A peek inside the Internet of Things

Once IoT devices have been reliably discovered and inventoried, they need to be managed and secured as rigorously as other network devices. This requires configuration management, vulnerability scanning, traffic monitoring, and other capabilities.

Even devices that are not connected to external networks can become intermediate staging points or hiding places for determined attackers to move laterally within a company.

Marcos Marrero, chief information security officer at HIG Capital, faced this dilemma a year ago.

HIG is a global investment firm with more than $50 billion in equity capital under management and 26 offices on four continents. The company has hundreds of devices on its network, such as cameras, physical security equipment and sensors, monitoring temperature, humidity and power within its computer rooms. IoT device security “is a huge issue,” Marrero said. “And it keeps growing and getting bigger.”

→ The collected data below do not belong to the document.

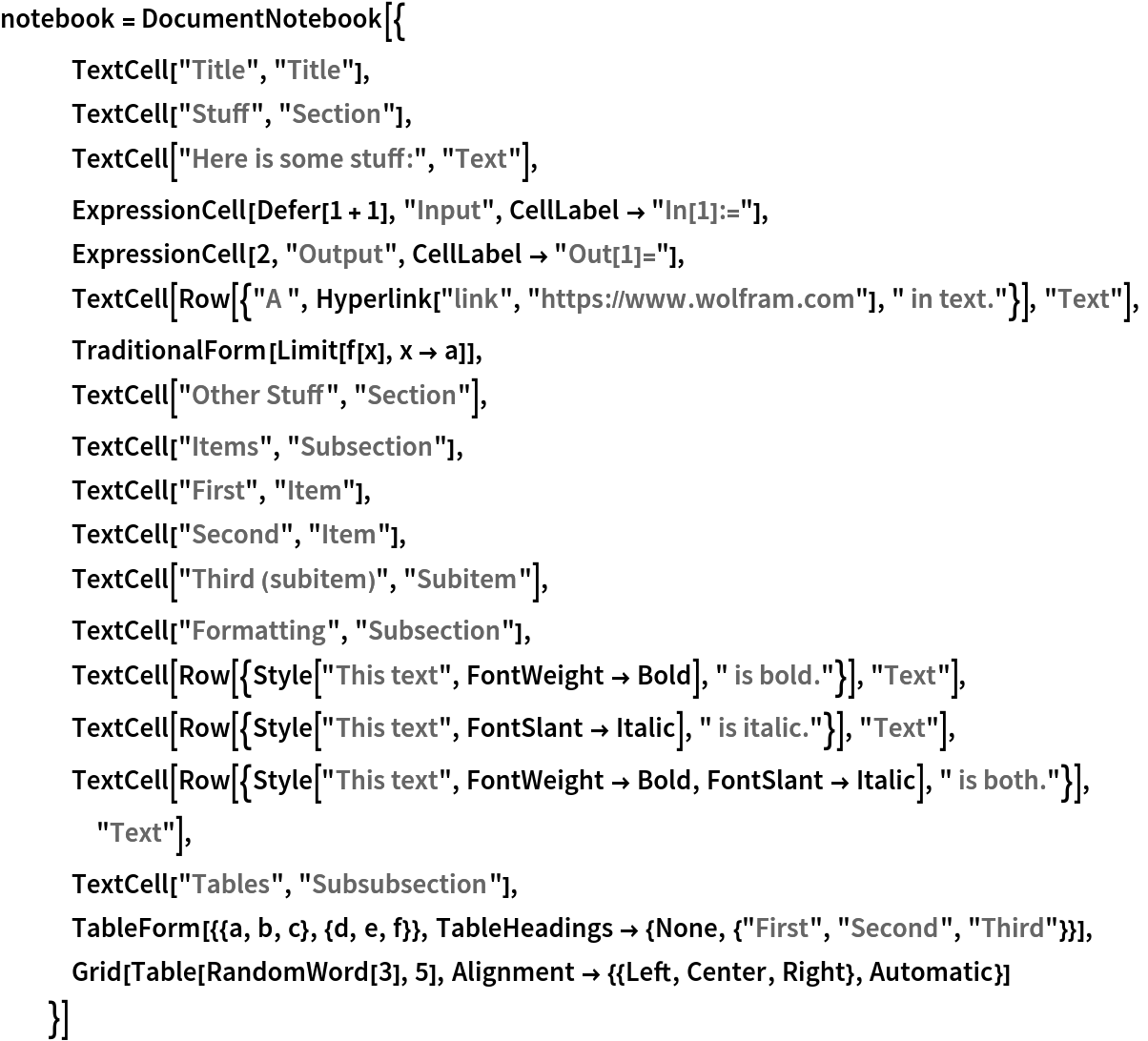 notebook = DocumentNotebook[{
TextCell["Title", "Title"],
TextCell["Stuff", "Section"],
TextCell["Here is some stuff:", "Text"],
ExpressionCell[Defer[1 + 1], "Input", CellLabel → "In[1]:="],
ExpressionCell[2, "Output", CellLabel → "Out[1]="],
TextCell[Row[{"A ", Hyperlink["link", "https://www.wolfram.com"], " in text."}], "Text"],
TraditionalForm[Limit[f[x], x → a]],
TextCell["Other Stuff", "Section"],
TextCell["Items", "Subsection"],
TextCell["First", "Item"],
TextCell["Second", "Item"],
TextCell["Third (subitem)", "Subitem"],
TextCell["Formatting", "Subsection"],
TextCell[Row[{Style["This text", FontWeight → Bold], " is bold."}], "Text"],
TextCell[Row[{Style["This text", FontSlant → Italic], " is italic."}], "Text"],
TextCell[Row[{Style["This text", FontWeight → Bold, FontSlant → Italic], " is both."}],
"Text"],
TextCell["Tables", "Subsubsection"],
TableForm[{{a, b, c}, {d, e, f}}, TableHeadings → {None, {"First", "Second", "Third"}}],
Grid[Table[RandomWord[3], 5], Alignment → {{Left, Center, Right}, Automatic}]
}]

As a financial company, HIG takes security very seriously, with a security team overseeing every device installed on its network. “Knock on wood, we haven’t encountered any rogue IoT in our environment,” Marrero said.

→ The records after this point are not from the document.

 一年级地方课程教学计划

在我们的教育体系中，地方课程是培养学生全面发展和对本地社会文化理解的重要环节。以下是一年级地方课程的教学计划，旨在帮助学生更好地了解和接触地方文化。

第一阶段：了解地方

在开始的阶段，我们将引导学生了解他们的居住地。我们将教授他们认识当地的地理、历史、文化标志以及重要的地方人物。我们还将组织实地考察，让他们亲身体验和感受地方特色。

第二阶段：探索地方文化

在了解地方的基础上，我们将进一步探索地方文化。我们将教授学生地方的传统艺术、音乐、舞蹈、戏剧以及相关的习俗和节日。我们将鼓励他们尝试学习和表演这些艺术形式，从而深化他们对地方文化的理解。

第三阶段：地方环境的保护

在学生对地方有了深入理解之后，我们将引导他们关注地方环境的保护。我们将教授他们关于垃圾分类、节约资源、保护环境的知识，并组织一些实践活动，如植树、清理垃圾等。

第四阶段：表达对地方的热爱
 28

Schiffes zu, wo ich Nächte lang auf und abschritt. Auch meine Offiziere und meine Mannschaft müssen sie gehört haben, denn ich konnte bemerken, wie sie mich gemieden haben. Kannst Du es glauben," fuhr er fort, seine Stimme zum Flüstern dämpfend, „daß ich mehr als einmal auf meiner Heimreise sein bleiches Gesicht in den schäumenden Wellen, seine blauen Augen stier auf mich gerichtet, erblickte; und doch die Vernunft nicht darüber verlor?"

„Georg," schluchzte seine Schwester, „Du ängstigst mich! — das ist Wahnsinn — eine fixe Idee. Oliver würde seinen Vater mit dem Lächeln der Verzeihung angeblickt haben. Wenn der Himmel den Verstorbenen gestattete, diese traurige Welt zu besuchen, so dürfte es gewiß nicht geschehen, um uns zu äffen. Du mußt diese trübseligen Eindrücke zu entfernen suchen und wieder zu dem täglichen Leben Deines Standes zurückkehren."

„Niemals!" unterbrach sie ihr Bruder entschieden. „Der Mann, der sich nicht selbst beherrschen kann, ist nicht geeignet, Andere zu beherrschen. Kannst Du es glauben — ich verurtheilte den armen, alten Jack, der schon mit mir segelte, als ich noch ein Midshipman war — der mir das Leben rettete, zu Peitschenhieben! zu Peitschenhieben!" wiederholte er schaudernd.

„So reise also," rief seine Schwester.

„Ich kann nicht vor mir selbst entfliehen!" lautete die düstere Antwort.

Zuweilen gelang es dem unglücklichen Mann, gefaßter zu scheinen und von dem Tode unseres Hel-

But being able to locate devices is just the beginning of the journey. “Then there’s vulnerability and configuration visibility,” he said.

About a year ago, Marrero ran a vulnerability scan on one of the room alarm devices and discovered open ports that did not require authentication. The company contacted the manufacturer and received instructions on how to harden the device. “But we had to ask for it – it was not information that was immediately provided to us,” he said.

He said the vulnerability scans run by the company looked at the device from the outside, finding open ports and operating system type, but little else. “The open source software used in these devices has a lot of vulnerabilities,” he said.

To solve this problem, HIG turned to Netrise’s firmware scanning tool.

“We did a proof of concept and uploaded a firmware image that returned all this vulnerability data and other information,” he said. “That’s what seals it for us.”

Uploading images is a manual process that takes several minutes per image. Due to many duplicate devices of the same type, the company uploaded less than 20 pictures in total. As a result of the scan, the company’s vulnerability list increased by 28%.

“We didn’t know they existed in our environment,” he said. “Yes, we’ve had a spike in vulnerability trends, but half the battle is knowing you have these vulnerabilities in the first place.”

After discovering the vulnerability, HIG contacted the device vendor and implemented additional mitigation measures. “If it’s too dangerous and poses too great a risk to our environment, it could shut down the device,” he said, “or add additional controls around it.”